## BEGIN TEXT SHOWN
Technically, you can mount your data sources in locations other than Systems, Stacks, and Libraries; however, the data sources are not use by the policies.

Concretely, run the following curl command to create a data source under system YYY.

curl  -H 'Authorization: Bearer XXX' -H 'Content-Type: application/json' \
-X PUT https://styra-das-id.styra.com/v1/datasources/global/foo/bar \
-d '{
"category": "rest",
"type": "push"
}'

The category and type fields describe what kind of data source you want to create. The data source described here requires that you push the data through the DAS REST API.

tip

To configure the data source agents for Kubernetes systems, see the documentation.

Limitations

The following limitations occur when you create a data source.

  • The data source name should not be a prefix of another data source name. For example, the data source foo should not be created if the data source foo/bar already exists (or vice versa).

  • The data source name should not be a prefix of a policy name (or vice versa). For example, if the policy package foo.bar exists then the data source foo does not exist.

Use a Data Source

Once your data source exists, you can read and write the JSON data through the DAS API by using v1/data instead of v1/datasources as follows:

1. Read the JSON data with GET https://styra-das-id.styra.com/v1/data/global/foo/bar. For example, run the following curl command to read the JSON data from the data source.
## END TEXT SHOWN
## BEGIN LISTED RECORDS
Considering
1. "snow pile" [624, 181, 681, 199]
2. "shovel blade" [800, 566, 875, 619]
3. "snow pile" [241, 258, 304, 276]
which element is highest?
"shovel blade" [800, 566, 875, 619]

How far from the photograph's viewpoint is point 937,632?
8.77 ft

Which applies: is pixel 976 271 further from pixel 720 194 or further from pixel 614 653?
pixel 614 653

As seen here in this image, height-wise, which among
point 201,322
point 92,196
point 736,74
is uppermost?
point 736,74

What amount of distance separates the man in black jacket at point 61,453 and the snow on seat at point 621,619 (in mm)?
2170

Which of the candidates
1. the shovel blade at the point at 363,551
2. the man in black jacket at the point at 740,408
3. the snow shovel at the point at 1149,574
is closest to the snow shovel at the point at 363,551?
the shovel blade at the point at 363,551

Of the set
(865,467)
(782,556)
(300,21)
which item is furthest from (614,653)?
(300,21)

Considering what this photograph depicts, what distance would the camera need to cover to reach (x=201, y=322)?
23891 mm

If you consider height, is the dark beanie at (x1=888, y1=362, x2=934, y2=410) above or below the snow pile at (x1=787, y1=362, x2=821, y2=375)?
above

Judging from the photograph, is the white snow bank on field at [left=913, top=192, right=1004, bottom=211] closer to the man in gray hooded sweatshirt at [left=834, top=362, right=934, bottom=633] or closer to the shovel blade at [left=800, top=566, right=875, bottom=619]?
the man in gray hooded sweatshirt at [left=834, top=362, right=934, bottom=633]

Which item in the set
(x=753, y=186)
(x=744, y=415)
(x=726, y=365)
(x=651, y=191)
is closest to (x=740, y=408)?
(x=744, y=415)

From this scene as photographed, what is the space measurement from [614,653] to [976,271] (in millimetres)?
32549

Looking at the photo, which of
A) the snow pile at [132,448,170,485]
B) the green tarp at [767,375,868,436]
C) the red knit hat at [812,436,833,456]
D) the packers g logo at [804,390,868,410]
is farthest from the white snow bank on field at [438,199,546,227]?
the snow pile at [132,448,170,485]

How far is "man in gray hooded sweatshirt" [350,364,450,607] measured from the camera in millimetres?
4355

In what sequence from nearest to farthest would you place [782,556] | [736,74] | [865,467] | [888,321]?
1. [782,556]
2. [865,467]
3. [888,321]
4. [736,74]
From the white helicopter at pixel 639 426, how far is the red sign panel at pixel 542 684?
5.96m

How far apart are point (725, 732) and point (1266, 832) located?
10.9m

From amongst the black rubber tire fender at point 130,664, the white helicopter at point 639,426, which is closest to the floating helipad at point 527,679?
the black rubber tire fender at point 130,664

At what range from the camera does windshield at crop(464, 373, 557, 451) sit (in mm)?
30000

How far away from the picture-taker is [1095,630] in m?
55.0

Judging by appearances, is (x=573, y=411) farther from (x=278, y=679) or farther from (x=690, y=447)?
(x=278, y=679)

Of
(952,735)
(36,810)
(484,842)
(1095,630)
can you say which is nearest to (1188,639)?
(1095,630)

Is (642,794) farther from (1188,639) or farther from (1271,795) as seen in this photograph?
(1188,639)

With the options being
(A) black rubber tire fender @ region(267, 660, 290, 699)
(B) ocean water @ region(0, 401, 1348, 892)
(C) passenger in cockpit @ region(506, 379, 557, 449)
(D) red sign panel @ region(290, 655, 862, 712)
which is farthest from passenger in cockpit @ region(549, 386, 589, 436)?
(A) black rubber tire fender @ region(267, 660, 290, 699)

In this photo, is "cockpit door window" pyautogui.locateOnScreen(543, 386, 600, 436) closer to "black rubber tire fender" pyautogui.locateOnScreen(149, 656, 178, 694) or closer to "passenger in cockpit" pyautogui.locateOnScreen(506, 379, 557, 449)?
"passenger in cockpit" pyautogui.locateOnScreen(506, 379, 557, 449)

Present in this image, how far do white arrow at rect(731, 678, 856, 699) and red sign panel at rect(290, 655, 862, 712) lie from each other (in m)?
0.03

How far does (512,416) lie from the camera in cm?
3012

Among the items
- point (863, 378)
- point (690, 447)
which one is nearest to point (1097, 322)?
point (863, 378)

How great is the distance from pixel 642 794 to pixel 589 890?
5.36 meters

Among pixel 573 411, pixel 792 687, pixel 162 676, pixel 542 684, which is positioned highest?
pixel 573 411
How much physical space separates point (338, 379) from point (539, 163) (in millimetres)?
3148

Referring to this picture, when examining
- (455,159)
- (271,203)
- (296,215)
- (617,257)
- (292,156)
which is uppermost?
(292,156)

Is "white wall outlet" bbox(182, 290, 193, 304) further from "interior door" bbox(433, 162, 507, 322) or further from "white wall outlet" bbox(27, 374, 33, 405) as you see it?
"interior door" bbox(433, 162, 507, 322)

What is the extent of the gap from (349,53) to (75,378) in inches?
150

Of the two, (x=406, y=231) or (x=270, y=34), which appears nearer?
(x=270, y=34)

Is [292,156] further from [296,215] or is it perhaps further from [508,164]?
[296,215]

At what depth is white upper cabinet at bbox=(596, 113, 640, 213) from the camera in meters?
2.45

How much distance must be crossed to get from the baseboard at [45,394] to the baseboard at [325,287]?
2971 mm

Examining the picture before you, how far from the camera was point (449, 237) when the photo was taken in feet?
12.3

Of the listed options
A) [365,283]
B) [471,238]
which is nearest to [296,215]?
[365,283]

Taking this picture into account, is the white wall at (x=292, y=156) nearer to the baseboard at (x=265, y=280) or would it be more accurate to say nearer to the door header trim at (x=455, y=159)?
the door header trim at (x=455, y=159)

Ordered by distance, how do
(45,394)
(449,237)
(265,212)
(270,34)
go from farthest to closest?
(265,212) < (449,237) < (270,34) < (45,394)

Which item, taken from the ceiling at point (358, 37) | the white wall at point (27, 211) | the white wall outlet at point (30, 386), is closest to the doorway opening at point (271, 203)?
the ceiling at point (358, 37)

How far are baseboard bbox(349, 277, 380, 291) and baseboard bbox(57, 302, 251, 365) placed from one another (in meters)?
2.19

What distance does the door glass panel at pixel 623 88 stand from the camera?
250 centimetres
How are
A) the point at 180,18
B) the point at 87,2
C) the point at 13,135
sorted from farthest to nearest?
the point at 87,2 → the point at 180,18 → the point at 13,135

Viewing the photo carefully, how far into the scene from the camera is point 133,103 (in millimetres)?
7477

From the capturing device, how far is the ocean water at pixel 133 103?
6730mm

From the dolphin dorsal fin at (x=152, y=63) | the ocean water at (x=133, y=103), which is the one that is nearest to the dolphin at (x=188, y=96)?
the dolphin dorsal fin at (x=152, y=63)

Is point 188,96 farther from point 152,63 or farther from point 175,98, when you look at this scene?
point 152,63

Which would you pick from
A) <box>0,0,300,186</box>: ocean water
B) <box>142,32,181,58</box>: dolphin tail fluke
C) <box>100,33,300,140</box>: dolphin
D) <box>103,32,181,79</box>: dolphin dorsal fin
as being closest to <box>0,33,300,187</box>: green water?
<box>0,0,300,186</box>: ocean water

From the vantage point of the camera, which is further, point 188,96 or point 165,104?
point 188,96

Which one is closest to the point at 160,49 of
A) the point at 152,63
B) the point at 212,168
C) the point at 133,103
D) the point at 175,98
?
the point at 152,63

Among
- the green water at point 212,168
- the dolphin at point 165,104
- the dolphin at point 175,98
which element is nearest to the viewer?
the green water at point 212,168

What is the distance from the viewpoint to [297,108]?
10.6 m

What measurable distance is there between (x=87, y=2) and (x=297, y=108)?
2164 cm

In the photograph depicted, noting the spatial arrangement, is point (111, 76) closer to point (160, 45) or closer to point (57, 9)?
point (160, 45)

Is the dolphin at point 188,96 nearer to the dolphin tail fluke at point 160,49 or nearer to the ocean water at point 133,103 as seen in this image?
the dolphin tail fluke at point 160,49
## END LISTED RECORDS
### DIRECTIVES
[1] Reproduce the text on creating data sources in full, word for word.
[2] Pull out every line of the records that contains the word "seen".

### RESPONSES IN ORDER
[1]
Technically, you can mount your data sources in locations other than Systems, Stacks, and Libraries; however, the data sources are not use by the policies.

Concretely, run the following curl command to create a data source under system YYY.

curl  -H 'Authorization: Bearer XXX' -H 'Content-Type: application/json' \
-X PUT https://styra-das-id.styra.com/v1/datasources/global/foo/bar \
-d '{
"category": "rest",
"type": "push"
}'

The category and type fields describe what kind of data source you want to create. The data source described here requires that you push the data through the DAS REST API.

tip

To configure the data source agents for Kubernetes systems, see the documentation.

Limitations

The following limitations occur when you create a data source.

  • The data source name should not be a prefix of another data source name. For example, the data source foo should not be created if the data source foo/bar already exists (or vice versa).

  • The data source name should not be a prefix of a policy name (or vice versa). For example, if the policy package foo.bar exists then the data source foo does not exist.

Use a Data Source

Once your data source exists, you can read and write the JSON data through the DAS API by using v1/data instead of v1/datasources as follows:

1. Read the JSON data with GET https://styra-das-id.styra.com/v1/data/global/foo/bar. For example, run the following curl command to read the JSON data from the data source.

[2]
As seen here in this image, height-wise, which among
Is (642,794) farther from (1188,639) or farther from (1271,795) as seen in this photograph?
Is the dolphin at point 188,96 nearer to the dolphin tail fluke at point 160,49 or nearer to the ocean water at point 133,103 as seen in this image?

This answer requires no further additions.